Exercise details: In the account of the night at Ah Zhen's house, which movie did the three boys put on for their movie night?

Passage:
He looked bewildered. "Can you understand English?" I asked in Mandarin. Eyes wide, he shook his head wildly. I considered how to translate myself. Before I had it figured out, his cell phone rang.
"Wait," he said in Mandarin, then spoke to his friends. "Where are you? I thought you guys would be here. Oh. Ok, I'm coming now." He hung up and turned to me. "I came here to look for my friend but he's not here. So... yeah. Bye!" He waved, flashed a bright smile, and walked out the door.
"Bye," I said. I laughed a little to myself — I must have scared the poor boy quite a bit, spouting English at him like that.

Fortunately, he was successful in finding his friends. The three boys trooped in quite a bit later, only to leave again for McDonald's. They're college freshman, I think, and they were cute and funny and Ah Zhen's son was kind. While they were gone, Ah Zhen's oldest son came in with his girlfriend. They hung out in his room for a bit, then left again. By then it must have been well past midnight, and people kept coming in and out while I sat calmly reading my book. It was interesting.

The three boys came back with food for their movie night. Ah Zhen's son offered to let me sleep in his room, but I thanked him and declined. It would've felt too weird for me, and I didn't mind staying up to read while they watched the movie. They shared their fries with me, which was super nice of them, then popped in Black Swan. I half watched the movie and half read my book, which worked out well because I missed most of the really disturbing parts that way. We finished the movie around 4am, and then the boys left again to go who knows where, while I went to sleep on the couch.

The sun woke me the next morning, as did the boys' return around 9 or 10am. It was too bright to sleep, so I sat up and pulled out another book. The older son woke up around 11ish, saw me reading, and asked, "Did you stay up all night?!" I smiled and assured him that I did sleep. Not much, though.

Slightly before noon, Ah Zhen arrived with friends to play mahjong in the living room. I suppose I could have gone shopping or something, but I was feeling lazy and didn't want to lug my books everywhere. I was rather annoyed at myself for locking myself out of the apartment, and there was no way to get back in — apparently, locksmiths are closed on Sundays — so I decided to just stay and read and watch them play mahjong, and escape my frustration by diving into fiction. (Later, I counted: while I stayed at Ah Zhen's house, I read over 1400 pages.)

I borrowed Ah Zhen's cell phone a couple times to call home in the unlikely event Grandpa went home before going to the restaurant, but no one picked up. The second time I called I noticed it was 5:30pm. Crap! I was going to be late. I hurriedly said thank you and goodbye to Ah Zhen and took the bus to Taipei Main, then went to the department store across the street. I desperately hoped Grandpa would be there already since I had no idea what Auntie Wenny looked like. I wondered if she'd be able to recognize me on her own.

Extracted material:
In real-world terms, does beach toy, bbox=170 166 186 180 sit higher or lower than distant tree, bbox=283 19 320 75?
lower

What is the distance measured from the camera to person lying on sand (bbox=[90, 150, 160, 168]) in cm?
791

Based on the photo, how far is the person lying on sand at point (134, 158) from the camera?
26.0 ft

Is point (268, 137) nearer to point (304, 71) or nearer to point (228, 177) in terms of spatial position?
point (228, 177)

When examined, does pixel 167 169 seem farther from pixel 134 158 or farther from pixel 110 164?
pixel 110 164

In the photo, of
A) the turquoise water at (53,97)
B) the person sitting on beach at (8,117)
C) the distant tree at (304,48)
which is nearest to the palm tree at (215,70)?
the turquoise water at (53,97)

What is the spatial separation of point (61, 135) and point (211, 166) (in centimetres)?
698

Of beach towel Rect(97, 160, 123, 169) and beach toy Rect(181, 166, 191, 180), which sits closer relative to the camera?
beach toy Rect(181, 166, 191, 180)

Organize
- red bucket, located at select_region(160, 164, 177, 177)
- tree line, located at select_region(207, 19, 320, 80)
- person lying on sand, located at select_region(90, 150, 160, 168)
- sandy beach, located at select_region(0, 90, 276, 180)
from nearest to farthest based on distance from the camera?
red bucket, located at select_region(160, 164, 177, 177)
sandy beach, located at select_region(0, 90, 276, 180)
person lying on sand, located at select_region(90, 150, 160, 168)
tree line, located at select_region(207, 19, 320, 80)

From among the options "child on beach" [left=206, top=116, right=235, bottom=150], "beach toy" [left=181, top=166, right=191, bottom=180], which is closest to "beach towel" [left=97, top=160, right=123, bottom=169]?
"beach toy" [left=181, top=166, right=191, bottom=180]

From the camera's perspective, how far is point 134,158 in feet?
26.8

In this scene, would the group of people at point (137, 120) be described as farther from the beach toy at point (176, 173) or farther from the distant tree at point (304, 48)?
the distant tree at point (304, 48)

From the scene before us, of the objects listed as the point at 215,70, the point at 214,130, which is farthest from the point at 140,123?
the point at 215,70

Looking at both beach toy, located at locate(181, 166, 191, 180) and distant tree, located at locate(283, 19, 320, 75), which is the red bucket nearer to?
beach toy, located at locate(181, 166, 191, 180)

Solved exercise: Black Swan